Générer un rendement positif quel que soit l’environnement de marché fait partie des ambitions de Luke Newman, expert du domaine Total Return et Hedge Funds chez Janus Henderson. Il explique sa stratégie pour obtenir des rendements constants sur la durée.

Vous cherchez à obtenir des rendements positifs quel que soit l’environnement de marché. Est-ce aussi possible lors d’importantes phases de turbulences, comme cela a été le cas au début de février 2018 ou en décembre de l’an dernier?

Il n’existe bien entendu pas de recette toute faite permettant de générer des rendements positifs à tout moment. Pour obtenir néanmoins les rendements les plus constants possibles, nous pratiquons une approche active de sélection de titres («stock picking»). En février et décembre 2018, tout comme en août 2015, nous sommes parvenus à protéger le capital investi. Durant ces trois périodes, il n’y a toutefois pas eu de ventes massives de titres comparables à celles que l’on avait connues en 2008, par exemple. En août 2015, en février et en décembre 2018, il s’agissait avant tout de phases de volatilité accrue, induite par des facteurs politiques ou économiques spécifiques qui ont recueilli l’essentiel de l’attention des marchés. Globalement, en 2018, la volatilité a été largement causée par l’actualité politique, alors que les données économiques fondamentales n’étaient pas si négatives. A fin 2018, les cours reflétaient la plupart des nouvelles négatives. A savoir les incertitudes autour du Brexit, le fait que l’on s’acheminait en direction d’un «no deal» au Royaume-Uni, etc.

Nous nous attendons à ce que la volatilité
reste élevée en 2019.
Ces pics soudains de volatilité constituent donc aussi des opportunités intéressantes pour vous.

Il faut nuancer: la volatilité est bonne tant que l’on peut analyser ses causes. C’est plus difficile quand elle est causée par un événement qui surgit de nulle part – comme un tweet déstabilisateur de Donald Trump par exemple. Dans le second cas, il est très difficile d’ajuster à temps son portefeuille, car il est impossible d’en analyser les causes, ni les conséquences.

Après le pic observé fin décembre, la volatilité est largement retombée durant le premier trimestre. Qu’attendez-vous pour le reste de 2019?

Nous nous attendons à ce que la volatilité reste élevée en 2019. On ne peut pas se dire simplement – relaxons-nous, le pire est passé.

Le fait que la Fed ne relèvera pas ses taux, au moins jusqu’en 2020, n’est-il pas un important facteur stabilisateur pour les marchés?

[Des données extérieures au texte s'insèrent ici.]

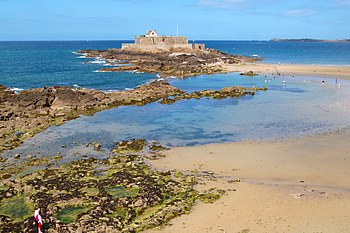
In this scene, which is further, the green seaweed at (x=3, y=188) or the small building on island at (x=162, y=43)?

En théorie, oui. D’un côté, le fait que la Fed ait adopté un ton plus conciliant, ou «dovish» en anglais, allant dans le sens d’une politique monétaire à nouveau plus accommodante, est un facteur à même de soutenir les marchés des actions. D’un autre côté, on ne sait toujours pas exactement ce qui a amené la Réserve fédérale à adopter cette position – sait-elle des choses sur la situation de l’économie américaine qui n’apparaissent pas encore dans les statistiques officielles? Anticipe-t-elle déjà des signes allant dans le sens d’une récession? Quelles que soient ses raisons, il faut rester attentif. Il en va de même pour la Chine dont l’économie manque de souffle. Les mesures mises en place par le gouvernement chinois suffiront-elles à relancer la croissance de l’économie? Et quel sera l’impact des droits de douane appliqués par les Etats-Unis sur les exportations chinoises? Tous ces aspects restent encore très incertains. Il y a actuellement de très grands points d’interrogation sur le plan macroéconomique – il faut en tenir compte.

Nous pensons qu’énormément de mauvaises nouvelles
sont déjà incluses dans les cours des sociétés britanniques.
Dans un tel environnement, quels sont les actifs ou secteurs que vous favorisez?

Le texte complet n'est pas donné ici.